Prof. Minghe Sun
The University of Texas at San Antonio, USA
Title: Sales Forecasting and Procurement Considering Supply and Demand Fluctuations: An Application to the Manufacturing Industry under Public Emergency
Abstract:
The impacts of a public emergency on the manufacturing industry are reflected in limited supplies of raw materials and rapidly changing demands of the final products. It is difficult for the traditional sales forecasting models to capture the non-stationary simultaneous supply and demand fluctuations in sales data. In order to help manufacturers effectively grasp the sudden changes in raw material procurement and in production and sales so as to enhance supply chain resilience, this work proposes an extended Bass model to consider the simultaneous supply and demand fluctuations caused by public emergencies such as the COVID-19 pandemic, and proposes a dynamic procurement framework by combining sale forecasting with multi-objective optimization. The real-world data of the automotive manufacturing industry in China during the COVID-19 pandemic are used to verify the effectiveness of the proposed methods. The experimental results show that the extended Bass model considering the simultaneous supply and demand fluctuations outperforms the standard Bass model and neural networks in sales forecasting. Based on the results of the extended Bass model, the raw material procurement decisions under the static and rolling optimization determined by the solution of the bi-objective optimization model are also investigated.

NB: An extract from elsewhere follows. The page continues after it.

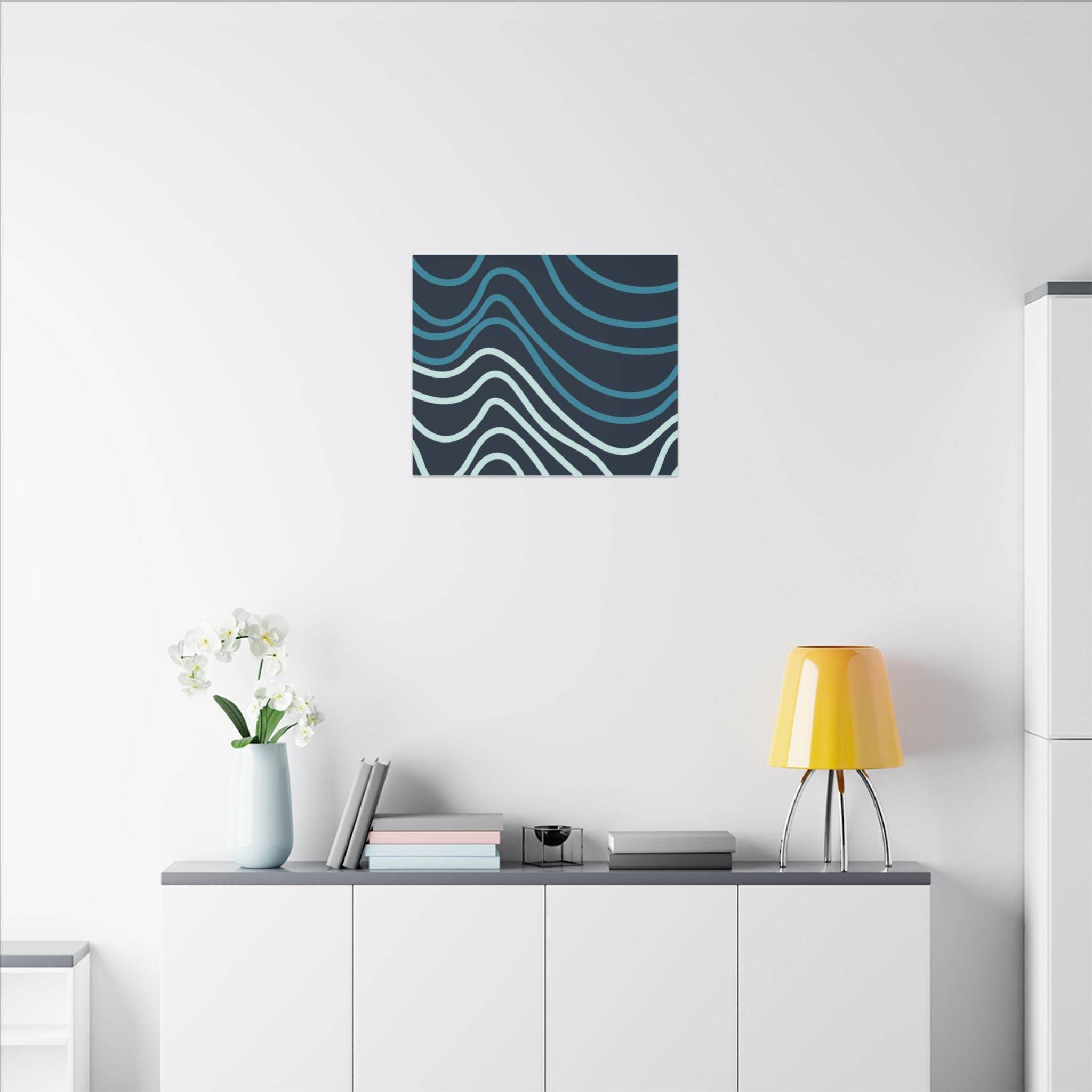 Wiggle Waves Matte Canvas Stretched Multi-Size - Esmeralda Ecostore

Keywords: Sales forecasting, Procurement decision, Supply chain resilience, Bass model, Multiobjective optimization
Biography:
MINGHE SUN received a Bachelor of Science degree in metallurgy from Northeastern University, China, in 1982, an MBA degree from the Chinese University of Hong Kong in 1987, and a Ph.D. degree in business administration with a major in management science and information
technology and a minor in operations management from the University of Georgia in 1992.
He has been working at the University of Texas at San Antonio since he received his doctorate. His research interests include data mining, machine learning, data analytics, mathematical programming, supply chain management and related areas, as well as their applications. His work has appeared in almost all major journals in the management science/operations research/decision sciences area including Management Science, Operations Research, Production and Operations Management, Decision Sciences, Transportation Science, INFORMS Journal on Computing, European Journal of Operational Research, Decision Support Systems, IEEE Transactions on Systems, Man, and Cybernetics: Systems, Journal of Heuristics, Omega, Annals of Operations Research, Networks, Journal of the Operational Research Society, Computers and Operations Research, Transportation Research Part E: Logistics and Transportation Review, Naval Research Logistics, International Journal of Production Research, among others. He received the prestigious Decision Sciences Institute Elwood S. Buffa Doctoral Dissertation Competition Award in 1993, and the Decision Sciences Institute Best Theoretical/Empirical Research Paper Award twice in 2003 and 2006, respectively. At the University of Texas at San Antonio, he teaches courses in management science/operations management and business statistics at all levels. He
received the University of Texas System Chancellor's Council Outstanding Teaching Award in 1999. He also received many institutional teaching, research and service awards.